Some products also killed off beneficial vaginal bacteria.

In general, damage to a mucous membrane can increase the risk of acquiring HIV when exposure occurs (this is how ulcerative STIs increase the risk of HIV infection). So do these lubes actually raise the risk of infection?

Further lab tests were conducted to look at the lubes’ ability to stop or slow down HIV infection of cells. These results were more encouraging - none of the products appeared to increase the likelihood of HIV infection or replication.

But test-tube studies cannot mimic whether lubes have protective or harmful effects when actually used in sex. The study could not examine whether lubes protect against HIV infection by protecting against the soreness and injuries that can occur without them.

The researchers continue to encourage the use of condoms with lubricant.

Problems with rapid 'combination' test

A rapid, point-of-care test, which aims to reduce the ‘window period’, is in fact unable to detect very recent infection, a new study says.

The Determine HIV-1/2 Ag/Ab Combo is the only rapid test which combines detection of HIV antibodies and p24 antigen. Since p24 antigen is usually detectable a few days before HIV antibodies, it was hoped that the test would improve identification of recent infection.
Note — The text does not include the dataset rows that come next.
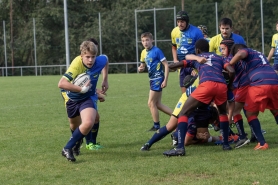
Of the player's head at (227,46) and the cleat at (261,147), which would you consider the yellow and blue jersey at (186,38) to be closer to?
the player's head at (227,46)

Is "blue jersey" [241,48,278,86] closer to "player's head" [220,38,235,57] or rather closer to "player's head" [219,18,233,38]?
"player's head" [220,38,235,57]

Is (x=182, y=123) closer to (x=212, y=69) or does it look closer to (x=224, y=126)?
(x=224, y=126)

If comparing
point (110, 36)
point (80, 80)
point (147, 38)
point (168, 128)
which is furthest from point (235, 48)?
point (110, 36)

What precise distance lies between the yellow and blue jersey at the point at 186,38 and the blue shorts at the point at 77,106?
360cm

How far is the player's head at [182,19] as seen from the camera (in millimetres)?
10519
Confirming previous reports, UK clinicians have found that, while the test reliably identified people with established HIV infection, it gave false negative results to people who were infected in the last few weeks.

More encouragingly, another study has found that people are able to accurately ‘self-test’ with the Determine Combo test, although it was not designed for this purpose. Volunteers were given written instructions and 92% were able to get a valid result with the test, which needs a fingerprick blood sample.

African men who have sex with men

A report from Kenya provides a reminder of the extremely high rates of infection among men who have sex with men (MSM) in many African countries.

Researchers followed 449 men over time, tracking the number of new infections. Most of the men reported sex with both men and women, and every year in this group, 6 in 100 men were newly infected with HIV (incidence 5.8%). Among the smaller group of men who only reported sex with men, 35 in 100 were newly infected each year (incidence 35.2%).

Several other recent studies have shown that HIV prevalence among men who have sex with men equals or exceeds that seen in the general population in most sub-Saharan countries. While the situation in the UK is likely to be somewhat different, the studies demonstrate that men who have sex with men exist in African communities and have particular HIV prevention needs.

Stigma around same-sex behaviour in UK African communities is likely to contribute to risk-taking and to make it harder for MSM to be open with community organisations.

Meanwhile, in Uganda, politicians are renewing efforts to implement an “anti-homosexuality” bill that, it is feared, will make it even harder to provide health services to men who have sex with men.

Yorkshire MESMAC’s role in HIV Prevention England

Yorkshire MESMAC is one of six partners making up HIV Prevention England, the new national HIV prevention programme that is targeted towards gay men and African communities.

Set up in 1993, Yorkshire MESMAC’s historical focus has been sexual health promotion with men who have sex with men, although it now also works on wider issues affecting lesbian, gay, bisexual and transgender (LGBT) people and also on HIV work with African communities.

Within HIV Prevention England, Yorkshire MESMAC is one of three organisations working to ensure there is community engagement with the national HIV prevention campaigns. The three organisations are:

  • Yorkshire MESMAC (work with gay communities in central and northern England)
  • MBARC (work with gay communities in London and southern England)
  • BHA (work with African communities across England).

The three organisations will co-ordinate a network of organisations (known as local delivery partners), which will deliver activities in support of the campaigns. This will include working with NHS clinics, commissioners and businesses, as well as delivering interventions within communities.

In addition, Yorkshire MESMAC will act as the local delivery partner across Yorkshire, especially in Leeds, Bradford, Wakefield and York, where it has strong roots.